Contact tracing a key part of Baylor’s COVID-19 response

The entrance to the North Village testing center. Baylor's contact tracers will work with students who test positive for COVID-19 to identify and notify close contacts. Chase Li | Photographer

By Vivian Roach | Staff Writer

Baylor’s protocol for students who test positive for the coronavirus includes a team of contact tracers who work with the student to identify and notify the student’s close contacts.

On Aug. 18, President Linda Livingstone said in a press conference that a team of trained contact tracers have been working with the county health department to quickly notify those with positive tests or who have been exposed.

“We have a significant part of our staff who are a part of this and feel like we have a good plan in place for doing that,” Livingstone said. “Contact tracing will also help us know if we need to do additional testing in certain areas or if we need to do more cleaning, among other things. It will start a process that will flow out to mitigate the risk of the spread of COVID-19.”

Baylor University Health Services medical director Dr. Sharon Stern said that students who test positive for the coronavirus on campus, or through My Labs Direct, are contacted by a nurse or doctor to alert them of their positive test and told to start thinking about people they have been in close contact with for their contact tracer.

“Then we talk to them about what a close contact is,” Stern said. “A close contact is defined as being within 6 feet for at least 15 minutes with a mask on or without.”

Contact tracers then collect a list of people’s names (with their phone numbers) they have been in contact with two days prior to the positive test or the onset of symptoms.

Students who test positive are told they need to be in isolation, generally for 10 days from the test date.
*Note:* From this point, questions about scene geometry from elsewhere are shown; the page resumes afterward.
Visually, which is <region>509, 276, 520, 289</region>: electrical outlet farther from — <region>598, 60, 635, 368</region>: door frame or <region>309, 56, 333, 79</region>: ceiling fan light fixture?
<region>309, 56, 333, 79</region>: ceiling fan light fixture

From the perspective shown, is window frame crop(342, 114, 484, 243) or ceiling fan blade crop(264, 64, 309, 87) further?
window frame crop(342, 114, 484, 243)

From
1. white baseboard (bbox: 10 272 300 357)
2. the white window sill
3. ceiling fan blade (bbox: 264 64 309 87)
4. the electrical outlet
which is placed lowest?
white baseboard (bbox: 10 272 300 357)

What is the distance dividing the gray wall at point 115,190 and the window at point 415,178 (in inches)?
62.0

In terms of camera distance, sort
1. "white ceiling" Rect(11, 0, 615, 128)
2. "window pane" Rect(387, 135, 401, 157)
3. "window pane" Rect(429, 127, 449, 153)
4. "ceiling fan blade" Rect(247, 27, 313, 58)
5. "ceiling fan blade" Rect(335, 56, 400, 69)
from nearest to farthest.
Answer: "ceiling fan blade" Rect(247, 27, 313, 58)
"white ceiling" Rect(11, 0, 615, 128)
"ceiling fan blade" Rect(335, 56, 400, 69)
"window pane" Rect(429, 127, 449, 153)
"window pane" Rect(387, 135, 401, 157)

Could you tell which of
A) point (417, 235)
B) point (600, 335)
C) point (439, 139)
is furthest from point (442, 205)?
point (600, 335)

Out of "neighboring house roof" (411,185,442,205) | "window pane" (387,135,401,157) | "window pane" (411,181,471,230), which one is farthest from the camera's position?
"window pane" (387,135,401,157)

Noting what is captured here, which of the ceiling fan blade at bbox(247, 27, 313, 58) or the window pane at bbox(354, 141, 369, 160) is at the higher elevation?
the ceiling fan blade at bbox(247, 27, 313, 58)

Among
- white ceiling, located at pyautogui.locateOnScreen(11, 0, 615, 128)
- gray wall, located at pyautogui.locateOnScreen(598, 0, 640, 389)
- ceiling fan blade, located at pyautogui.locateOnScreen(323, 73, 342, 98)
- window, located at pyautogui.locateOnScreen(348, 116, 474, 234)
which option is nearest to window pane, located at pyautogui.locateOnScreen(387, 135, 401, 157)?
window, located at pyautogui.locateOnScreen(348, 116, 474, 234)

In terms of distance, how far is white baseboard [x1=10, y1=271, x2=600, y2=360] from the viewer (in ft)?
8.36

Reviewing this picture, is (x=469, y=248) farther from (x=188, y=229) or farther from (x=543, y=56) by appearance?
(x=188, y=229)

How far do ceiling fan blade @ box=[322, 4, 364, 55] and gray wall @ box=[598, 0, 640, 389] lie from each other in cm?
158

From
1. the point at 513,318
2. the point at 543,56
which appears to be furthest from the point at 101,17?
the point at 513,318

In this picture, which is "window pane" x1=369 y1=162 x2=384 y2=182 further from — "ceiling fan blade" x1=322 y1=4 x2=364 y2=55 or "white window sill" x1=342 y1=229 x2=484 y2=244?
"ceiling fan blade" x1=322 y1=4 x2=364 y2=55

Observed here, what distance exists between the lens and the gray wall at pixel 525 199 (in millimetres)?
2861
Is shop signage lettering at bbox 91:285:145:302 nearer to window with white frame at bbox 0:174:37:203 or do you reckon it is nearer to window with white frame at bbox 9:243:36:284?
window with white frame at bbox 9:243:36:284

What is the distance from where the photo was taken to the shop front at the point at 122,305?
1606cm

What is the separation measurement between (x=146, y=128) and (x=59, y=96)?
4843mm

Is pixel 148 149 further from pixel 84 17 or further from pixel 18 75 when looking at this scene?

After the 10 days, if the student is no longer showing symptoms, they are not advised to get tested again for another three months.

“You might get a negative. You might get a positive,” Stern said. “People can stay positive for up to three months and it doesn’t mean anything. It does not look like people can affect other people beyond that 10 day time frame, at least in most cases, unless they still have symptoms, they should isolate for a bit longer.”

Students on campus who test positive are moved to isolation housing with separate bathrooms and other services available to them.

“There is a wrap-around care that is done with Student Life and Spiritual Life,” Stern said. “They bring them their meals if they are on a meal plan. Someone will contact them to make sure they are doing okay.”

Spiritual Life keeps track of all the people in isolation and quarantine; they will send notes to professors saying those students will be out because of illness (they will not specify that it is COVID-19) and to try and work with them on distance learning. However, they will not give them any other information, Stern said. Students are responsible for notifying their professors they will be out of class for a positive test result or self-quarantine.

The school has recruited a team of staff members and graduate students to be contact tracers. The team is divided in two and trained according to their task.

“There is the investigation team to determine who is a close contact that would need to quarantine,” Stern said. “That is a long conversation, so we have a lot of people doing that. Then we have people who are just checking in on students, which is a quicker conversation,” Stern said.

If a student receives a positive test result from a testing agency outside Baylor, they should email that result to health_services@baylor.edu and a contact tracer from Baylor will be in touch.

“We realize at this point those people are on campus or close to campus, so we put them in the contact tracing pool,” Stern said.

The Centers for Disease Control and Prevention updated its guidelines Monday. The CDC said that those who have been exposed to the virus and don’t have symptoms, “do not necessarily need a test unless you are a vulnerable individual or your health care provider or state or local public health officials recommend you take one.”

Stern said Baylor would not be following that new directive.

“We are not changing our testing protocols, as a campus setting is different than a larger community setting,” Stern said.